SINGAPORE will extend its incentive scheme for electric vehicles (EVs) by another year, while lowering the emissions rebate for hybrid cars.
Both the EV Early Adoption Incentive (EEAI) and the Vehicular Emissions Scheme (VES) will be extended until Dec 31, 2025, the Land Transport Authority (LTA) and the National Environment Agency (NEA) announced in a joint statement on Friday (Sep 20).
The EEAI quantum will remain the same, meaning that owners who register electric cars and taxis next year will continue to enjoy a rebate of 45 per cent off the additional registration fee, capped at S$15,000.
The S$0 Additional Registration Fee (ARF) floor for electric cars and taxis will also be extended until Dec 31, 2025.
Meanwhile, NEA will maintain the VES Band A1 rebate quantum, which mostly applies to electric cars and taxis, at S$25,000. But it will lower the VES Band A2 rebate quantum, which applies mostly to hybrid cars, to S$2,500, from S$5,000.
Taken together, buyers will continue to enjoy combined cost savings of up to S$40,000 off the ARF for electric cars.
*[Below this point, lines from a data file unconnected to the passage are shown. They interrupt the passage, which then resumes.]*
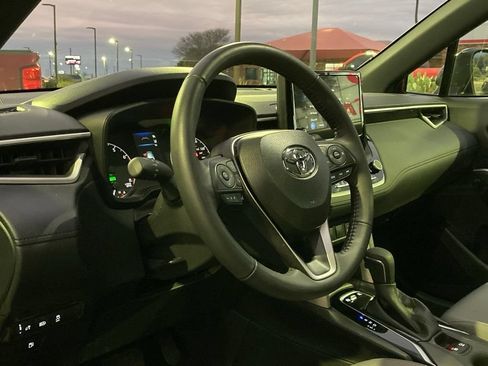 Used 2025 Toyota Corolla Cross AWD Hybrid image 8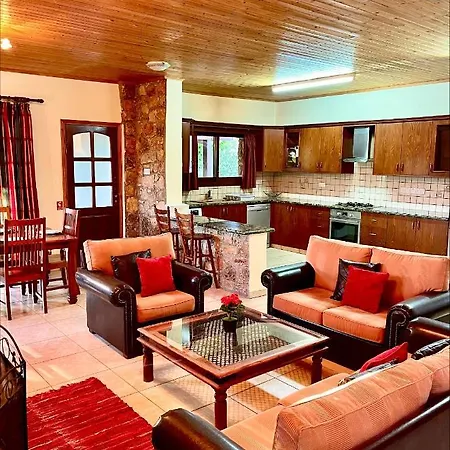 Country-cozy Village * Pissouri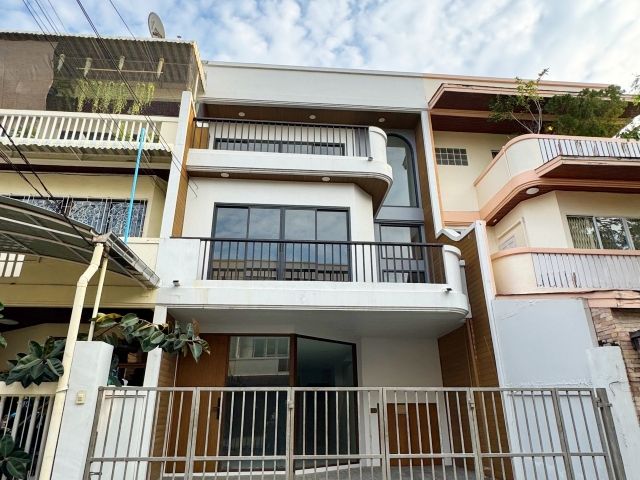 - ขายทาวน์โฮม 3 ชั้น รีโนเวทใหม่ พร้อมอยู่ นาคนิวาส 2 เกษมสันต์ ลาดพร้าว ใกล้เลียบด่วนเอกมัย รามอินทรา MRT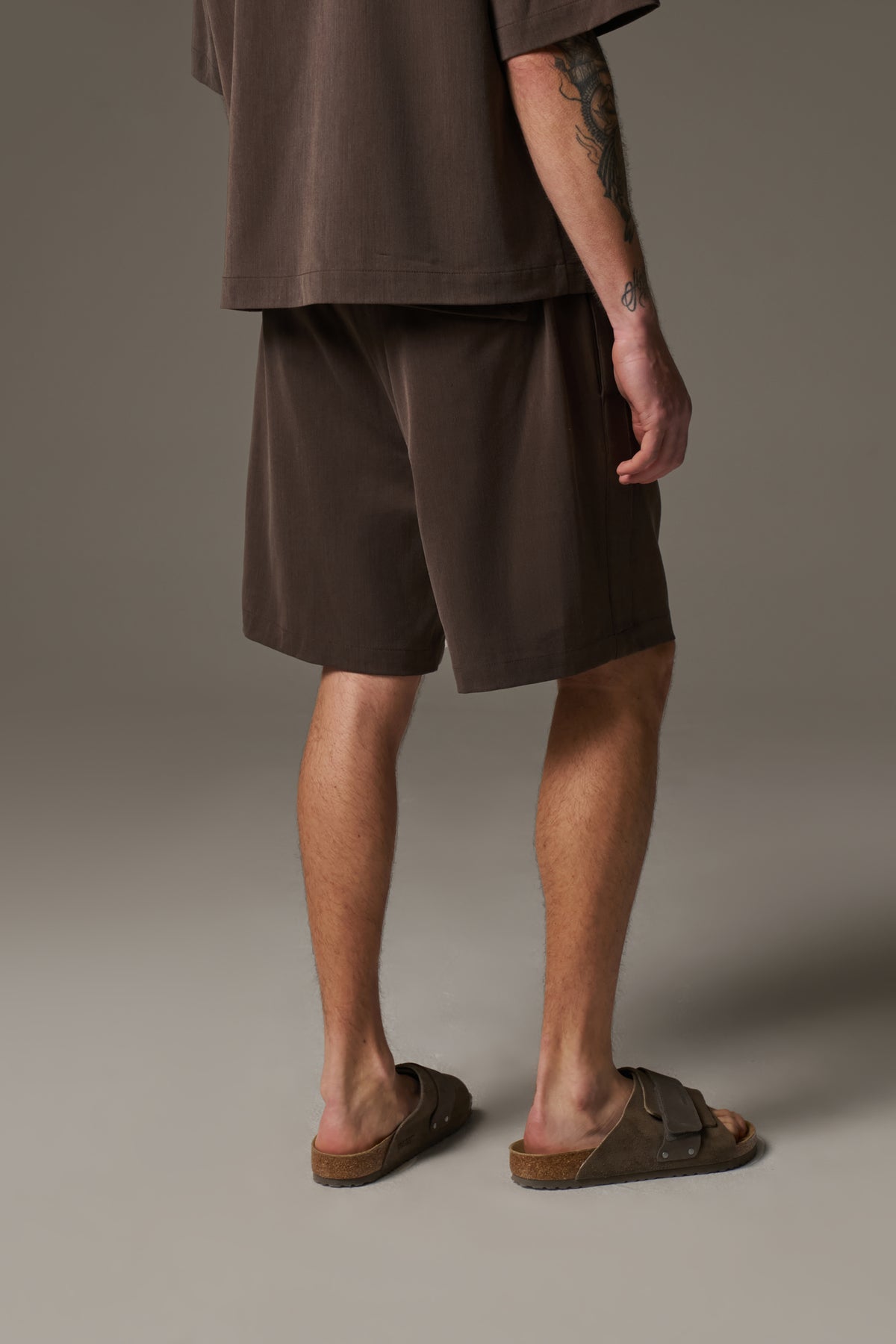 TAILORED SHORTS - BROWN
Most electric car models will enjoy the same level of rebates as they do now.
The EEAI was introduced in January 2021 and provided a 45 per cent rebate on an electric car or taxi’s ARF, up to a maximum of S$20,000. It was first extended in September last year, from January to December 2024, with the rebate capped at S$15,000.
The VES has been in effect since 2018. Cars and taxis are graded into different bands depending on their level of emissions of a range of pollutants. Cleaner vehicles receive rebates, while more polluting ones get surcharges. The emissions bands and surcharge amounts have changed over the years to encourage the adoption of cleaner vehicles.